Felt risk vs. perceived risk
Janet Swim has a similar theory.
A psychology professor at the University of Pennsylvania, she says personal response can be governed by whether risks are "felt" or "perceived."
COVID-19 is being felt. Climate risk is mostly perceived.
People can easily attribute certain things to viruses and make personal decisions that stem the spread, Swim said. Climate change has a long causal chain and is a complex problem.
Not everyone knows what a carbon cycle is, but everyone knows what being sick is like.
"It's much more simple to understand," Swim said. "It adds certain potential to that feeling of risk because you could understand it better."
And that familiarity with something like a virus can lead to a "more well-defined behavioral response," she added. This could lead people to feel as if they have more control over the virus.
And because climate change is a complex problem we've had for a while, Swim said, there's been more time to become desensitized to it.
Since people have been hearing about climate change for so long, its "novelty" may have subsided, said Susan Clayton, a psychology professor at the College of Wooster.
New things draw more attention. The coronavirus is one of them. Its death rate is, too.
"There's also a sense in which people are very attuned to health threats," she said. "And climate change — even though it will impact their health — is not primarily perceived that way at this point."
Swim said effective measures for the virus could have stemmed, in part, from the fact that personal interests are now aligned with collective interests. The COVID-19 crisis has also revealed how people are willing to sacrifice the economy for their health more than the environment.

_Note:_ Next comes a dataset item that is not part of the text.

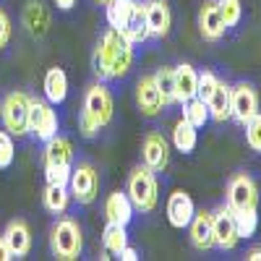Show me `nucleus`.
I'll list each match as a JSON object with an SVG mask.
<instances>
[{"mask_svg":"<svg viewBox=\"0 0 261 261\" xmlns=\"http://www.w3.org/2000/svg\"><path fill=\"white\" fill-rule=\"evenodd\" d=\"M130 65H134V45L118 32V29H107L92 55V68L99 81H113L123 79Z\"/></svg>","mask_w":261,"mask_h":261,"instance_id":"f257e3e1","label":"nucleus"},{"mask_svg":"<svg viewBox=\"0 0 261 261\" xmlns=\"http://www.w3.org/2000/svg\"><path fill=\"white\" fill-rule=\"evenodd\" d=\"M113 110H115V102L110 89L99 81L92 84L84 94V105H81V113H79V130L84 139H94L99 134V128L110 125L113 123Z\"/></svg>","mask_w":261,"mask_h":261,"instance_id":"f03ea898","label":"nucleus"},{"mask_svg":"<svg viewBox=\"0 0 261 261\" xmlns=\"http://www.w3.org/2000/svg\"><path fill=\"white\" fill-rule=\"evenodd\" d=\"M42 167H45L47 183L68 186L71 170H73V146L71 141L55 134L50 141H45V154H42Z\"/></svg>","mask_w":261,"mask_h":261,"instance_id":"7ed1b4c3","label":"nucleus"},{"mask_svg":"<svg viewBox=\"0 0 261 261\" xmlns=\"http://www.w3.org/2000/svg\"><path fill=\"white\" fill-rule=\"evenodd\" d=\"M125 193L136 212H154L157 199H160V183H157V172H151L146 165L134 167V172L128 175Z\"/></svg>","mask_w":261,"mask_h":261,"instance_id":"20e7f679","label":"nucleus"},{"mask_svg":"<svg viewBox=\"0 0 261 261\" xmlns=\"http://www.w3.org/2000/svg\"><path fill=\"white\" fill-rule=\"evenodd\" d=\"M50 251L60 261H73L84 251V235L81 225L73 217H60L50 230Z\"/></svg>","mask_w":261,"mask_h":261,"instance_id":"39448f33","label":"nucleus"},{"mask_svg":"<svg viewBox=\"0 0 261 261\" xmlns=\"http://www.w3.org/2000/svg\"><path fill=\"white\" fill-rule=\"evenodd\" d=\"M0 120H3L6 130L11 136L21 139L29 134V94L27 92H11L3 99V107H0Z\"/></svg>","mask_w":261,"mask_h":261,"instance_id":"423d86ee","label":"nucleus"},{"mask_svg":"<svg viewBox=\"0 0 261 261\" xmlns=\"http://www.w3.org/2000/svg\"><path fill=\"white\" fill-rule=\"evenodd\" d=\"M68 191H71V199H76L79 204L89 206L97 201L99 196V172L92 162H79L71 170V178H68Z\"/></svg>","mask_w":261,"mask_h":261,"instance_id":"0eeeda50","label":"nucleus"},{"mask_svg":"<svg viewBox=\"0 0 261 261\" xmlns=\"http://www.w3.org/2000/svg\"><path fill=\"white\" fill-rule=\"evenodd\" d=\"M60 128L55 105L39 97H29V134L39 141H50Z\"/></svg>","mask_w":261,"mask_h":261,"instance_id":"6e6552de","label":"nucleus"},{"mask_svg":"<svg viewBox=\"0 0 261 261\" xmlns=\"http://www.w3.org/2000/svg\"><path fill=\"white\" fill-rule=\"evenodd\" d=\"M227 206L232 212L241 209H256L258 206V186L248 172H235L227 180Z\"/></svg>","mask_w":261,"mask_h":261,"instance_id":"1a4fd4ad","label":"nucleus"},{"mask_svg":"<svg viewBox=\"0 0 261 261\" xmlns=\"http://www.w3.org/2000/svg\"><path fill=\"white\" fill-rule=\"evenodd\" d=\"M256 113H258V92L253 86L246 81L230 86V118L243 125Z\"/></svg>","mask_w":261,"mask_h":261,"instance_id":"9d476101","label":"nucleus"},{"mask_svg":"<svg viewBox=\"0 0 261 261\" xmlns=\"http://www.w3.org/2000/svg\"><path fill=\"white\" fill-rule=\"evenodd\" d=\"M212 230H214V248L220 251H232L238 246V230H235V220H232V209L225 206H217L212 212Z\"/></svg>","mask_w":261,"mask_h":261,"instance_id":"9b49d317","label":"nucleus"},{"mask_svg":"<svg viewBox=\"0 0 261 261\" xmlns=\"http://www.w3.org/2000/svg\"><path fill=\"white\" fill-rule=\"evenodd\" d=\"M141 165H146L151 172H162L170 165V141L157 130L146 134L141 141Z\"/></svg>","mask_w":261,"mask_h":261,"instance_id":"f8f14e48","label":"nucleus"},{"mask_svg":"<svg viewBox=\"0 0 261 261\" xmlns=\"http://www.w3.org/2000/svg\"><path fill=\"white\" fill-rule=\"evenodd\" d=\"M136 107L144 118H157L162 113L165 99H162V92L160 86L154 84V76H141L139 84H136Z\"/></svg>","mask_w":261,"mask_h":261,"instance_id":"ddd939ff","label":"nucleus"},{"mask_svg":"<svg viewBox=\"0 0 261 261\" xmlns=\"http://www.w3.org/2000/svg\"><path fill=\"white\" fill-rule=\"evenodd\" d=\"M144 13H146L149 37L165 39L172 29V11L167 6V0H144Z\"/></svg>","mask_w":261,"mask_h":261,"instance_id":"4468645a","label":"nucleus"},{"mask_svg":"<svg viewBox=\"0 0 261 261\" xmlns=\"http://www.w3.org/2000/svg\"><path fill=\"white\" fill-rule=\"evenodd\" d=\"M165 212H167V222L172 227H175V230H186L188 222L193 220V214H196V204H193V199L186 191H172L167 196Z\"/></svg>","mask_w":261,"mask_h":261,"instance_id":"2eb2a0df","label":"nucleus"},{"mask_svg":"<svg viewBox=\"0 0 261 261\" xmlns=\"http://www.w3.org/2000/svg\"><path fill=\"white\" fill-rule=\"evenodd\" d=\"M199 32L206 42H220L227 32L225 21H222V13H220V6L217 0H204V6L199 8Z\"/></svg>","mask_w":261,"mask_h":261,"instance_id":"dca6fc26","label":"nucleus"},{"mask_svg":"<svg viewBox=\"0 0 261 261\" xmlns=\"http://www.w3.org/2000/svg\"><path fill=\"white\" fill-rule=\"evenodd\" d=\"M3 238H6L13 258H24L32 251V230L24 220H11L3 230Z\"/></svg>","mask_w":261,"mask_h":261,"instance_id":"f3484780","label":"nucleus"},{"mask_svg":"<svg viewBox=\"0 0 261 261\" xmlns=\"http://www.w3.org/2000/svg\"><path fill=\"white\" fill-rule=\"evenodd\" d=\"M21 21H24L27 32L34 37V39H42L50 29V11L45 3L39 0H32V3L24 6V13H21Z\"/></svg>","mask_w":261,"mask_h":261,"instance_id":"a211bd4d","label":"nucleus"},{"mask_svg":"<svg viewBox=\"0 0 261 261\" xmlns=\"http://www.w3.org/2000/svg\"><path fill=\"white\" fill-rule=\"evenodd\" d=\"M188 232H191V243L199 251H209L214 248V230H212V212H196L193 220L188 222Z\"/></svg>","mask_w":261,"mask_h":261,"instance_id":"6ab92c4d","label":"nucleus"},{"mask_svg":"<svg viewBox=\"0 0 261 261\" xmlns=\"http://www.w3.org/2000/svg\"><path fill=\"white\" fill-rule=\"evenodd\" d=\"M175 76V105H183L196 97V86H199V71L191 63H180L172 68Z\"/></svg>","mask_w":261,"mask_h":261,"instance_id":"aec40b11","label":"nucleus"},{"mask_svg":"<svg viewBox=\"0 0 261 261\" xmlns=\"http://www.w3.org/2000/svg\"><path fill=\"white\" fill-rule=\"evenodd\" d=\"M134 204H130L128 199V193L125 191H115L107 196V201H105V217H107V222H115V225H130V220H134Z\"/></svg>","mask_w":261,"mask_h":261,"instance_id":"412c9836","label":"nucleus"},{"mask_svg":"<svg viewBox=\"0 0 261 261\" xmlns=\"http://www.w3.org/2000/svg\"><path fill=\"white\" fill-rule=\"evenodd\" d=\"M42 89H45V99L53 102V105H63L65 97H68V76H65L63 68H50L45 73V84H42Z\"/></svg>","mask_w":261,"mask_h":261,"instance_id":"4be33fe9","label":"nucleus"},{"mask_svg":"<svg viewBox=\"0 0 261 261\" xmlns=\"http://www.w3.org/2000/svg\"><path fill=\"white\" fill-rule=\"evenodd\" d=\"M120 34L130 42V45H141V42L149 39V27H146V13H144V3H139L136 0V6H134V13H130L128 18V24L120 29Z\"/></svg>","mask_w":261,"mask_h":261,"instance_id":"5701e85b","label":"nucleus"},{"mask_svg":"<svg viewBox=\"0 0 261 261\" xmlns=\"http://www.w3.org/2000/svg\"><path fill=\"white\" fill-rule=\"evenodd\" d=\"M206 107H209V118L212 120H217V123L230 120V84H225V81L217 84V89L209 97Z\"/></svg>","mask_w":261,"mask_h":261,"instance_id":"b1692460","label":"nucleus"},{"mask_svg":"<svg viewBox=\"0 0 261 261\" xmlns=\"http://www.w3.org/2000/svg\"><path fill=\"white\" fill-rule=\"evenodd\" d=\"M196 144H199V128L193 123H188L186 118H180L175 123V128H172V146L178 151H183V154H191L196 149Z\"/></svg>","mask_w":261,"mask_h":261,"instance_id":"393cba45","label":"nucleus"},{"mask_svg":"<svg viewBox=\"0 0 261 261\" xmlns=\"http://www.w3.org/2000/svg\"><path fill=\"white\" fill-rule=\"evenodd\" d=\"M42 204L50 214H65L71 204V191L68 186H55V183H47L45 186V193H42Z\"/></svg>","mask_w":261,"mask_h":261,"instance_id":"a878e982","label":"nucleus"},{"mask_svg":"<svg viewBox=\"0 0 261 261\" xmlns=\"http://www.w3.org/2000/svg\"><path fill=\"white\" fill-rule=\"evenodd\" d=\"M134 6H136V0H110V3L105 6V18H107V24H110V29L120 32L128 24L130 13H134Z\"/></svg>","mask_w":261,"mask_h":261,"instance_id":"bb28decb","label":"nucleus"},{"mask_svg":"<svg viewBox=\"0 0 261 261\" xmlns=\"http://www.w3.org/2000/svg\"><path fill=\"white\" fill-rule=\"evenodd\" d=\"M102 246L107 253H120L125 246H128V232H125V225H115V222H107L105 230H102Z\"/></svg>","mask_w":261,"mask_h":261,"instance_id":"cd10ccee","label":"nucleus"},{"mask_svg":"<svg viewBox=\"0 0 261 261\" xmlns=\"http://www.w3.org/2000/svg\"><path fill=\"white\" fill-rule=\"evenodd\" d=\"M183 118H186L188 123H193L196 128H204V125L209 123V107H206V102L199 99V97L183 102Z\"/></svg>","mask_w":261,"mask_h":261,"instance_id":"c85d7f7f","label":"nucleus"},{"mask_svg":"<svg viewBox=\"0 0 261 261\" xmlns=\"http://www.w3.org/2000/svg\"><path fill=\"white\" fill-rule=\"evenodd\" d=\"M232 220H235L238 238H251V235H256V230H258V214H256V209L232 212Z\"/></svg>","mask_w":261,"mask_h":261,"instance_id":"c756f323","label":"nucleus"},{"mask_svg":"<svg viewBox=\"0 0 261 261\" xmlns=\"http://www.w3.org/2000/svg\"><path fill=\"white\" fill-rule=\"evenodd\" d=\"M154 84L160 86L165 105H175V76H172L170 65H162V68L154 73Z\"/></svg>","mask_w":261,"mask_h":261,"instance_id":"7c9ffc66","label":"nucleus"},{"mask_svg":"<svg viewBox=\"0 0 261 261\" xmlns=\"http://www.w3.org/2000/svg\"><path fill=\"white\" fill-rule=\"evenodd\" d=\"M217 6H220V13H222V21H225L227 29H232V27L241 24V18H243L241 0H217Z\"/></svg>","mask_w":261,"mask_h":261,"instance_id":"2f4dec72","label":"nucleus"},{"mask_svg":"<svg viewBox=\"0 0 261 261\" xmlns=\"http://www.w3.org/2000/svg\"><path fill=\"white\" fill-rule=\"evenodd\" d=\"M243 128H246V144L251 146V151H261V113L248 118Z\"/></svg>","mask_w":261,"mask_h":261,"instance_id":"473e14b6","label":"nucleus"},{"mask_svg":"<svg viewBox=\"0 0 261 261\" xmlns=\"http://www.w3.org/2000/svg\"><path fill=\"white\" fill-rule=\"evenodd\" d=\"M13 154H16V144L8 130H0V170H8L13 165Z\"/></svg>","mask_w":261,"mask_h":261,"instance_id":"72a5a7b5","label":"nucleus"},{"mask_svg":"<svg viewBox=\"0 0 261 261\" xmlns=\"http://www.w3.org/2000/svg\"><path fill=\"white\" fill-rule=\"evenodd\" d=\"M217 84H220V79H217L212 71H201V73H199V86H196V97L204 99V102H209V97H212L214 89H217Z\"/></svg>","mask_w":261,"mask_h":261,"instance_id":"f704fd0d","label":"nucleus"},{"mask_svg":"<svg viewBox=\"0 0 261 261\" xmlns=\"http://www.w3.org/2000/svg\"><path fill=\"white\" fill-rule=\"evenodd\" d=\"M11 34H13V27H11V18L8 13L0 8V50H3L8 42H11Z\"/></svg>","mask_w":261,"mask_h":261,"instance_id":"c9c22d12","label":"nucleus"},{"mask_svg":"<svg viewBox=\"0 0 261 261\" xmlns=\"http://www.w3.org/2000/svg\"><path fill=\"white\" fill-rule=\"evenodd\" d=\"M118 258H120V261H136V258H139V251L130 248V246H125V248L118 253Z\"/></svg>","mask_w":261,"mask_h":261,"instance_id":"e433bc0d","label":"nucleus"},{"mask_svg":"<svg viewBox=\"0 0 261 261\" xmlns=\"http://www.w3.org/2000/svg\"><path fill=\"white\" fill-rule=\"evenodd\" d=\"M11 258H13V253H11V248L6 243V238L0 235V261H11Z\"/></svg>","mask_w":261,"mask_h":261,"instance_id":"4c0bfd02","label":"nucleus"},{"mask_svg":"<svg viewBox=\"0 0 261 261\" xmlns=\"http://www.w3.org/2000/svg\"><path fill=\"white\" fill-rule=\"evenodd\" d=\"M53 3H55L60 11H71V8L76 6V0H53Z\"/></svg>","mask_w":261,"mask_h":261,"instance_id":"58836bf2","label":"nucleus"},{"mask_svg":"<svg viewBox=\"0 0 261 261\" xmlns=\"http://www.w3.org/2000/svg\"><path fill=\"white\" fill-rule=\"evenodd\" d=\"M246 258H248V261H261V248H251Z\"/></svg>","mask_w":261,"mask_h":261,"instance_id":"ea45409f","label":"nucleus"},{"mask_svg":"<svg viewBox=\"0 0 261 261\" xmlns=\"http://www.w3.org/2000/svg\"><path fill=\"white\" fill-rule=\"evenodd\" d=\"M94 3H99V6H107V3H110V0H94Z\"/></svg>","mask_w":261,"mask_h":261,"instance_id":"a19ab883","label":"nucleus"},{"mask_svg":"<svg viewBox=\"0 0 261 261\" xmlns=\"http://www.w3.org/2000/svg\"><path fill=\"white\" fill-rule=\"evenodd\" d=\"M0 107H3V99H0Z\"/></svg>","mask_w":261,"mask_h":261,"instance_id":"79ce46f5","label":"nucleus"}]
</instances>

"It's perhaps worth remembering for climate change that self-interest and collective interests don't have to be conflicting," Swim said.
Swim suggested that the world might be overcoming some of the barriers of action now that people have proved themselves capable of massive change, like working from home.
And Hershfield noted that the coronavirus pandemic felt distant to a lot of people just a week ago. It just happens to move much faster than climate change.
Moving forward, the virus response could offer a lesson.
"If people start taking climate change really seriously when the really serious consequences happen, it's just too late," Hershfield said. "That's a much slower-moving, heavy piece of machinery."
The pandemic has shown how quickly people can adjust course during catastrophic events — even if those changes are life-altering.
"We can make much more drastic changes to our way of life than I think people would have thought possible, and we can do it quickly," Clayton said. "And so now we understand what it means to talk about a really massive societal change."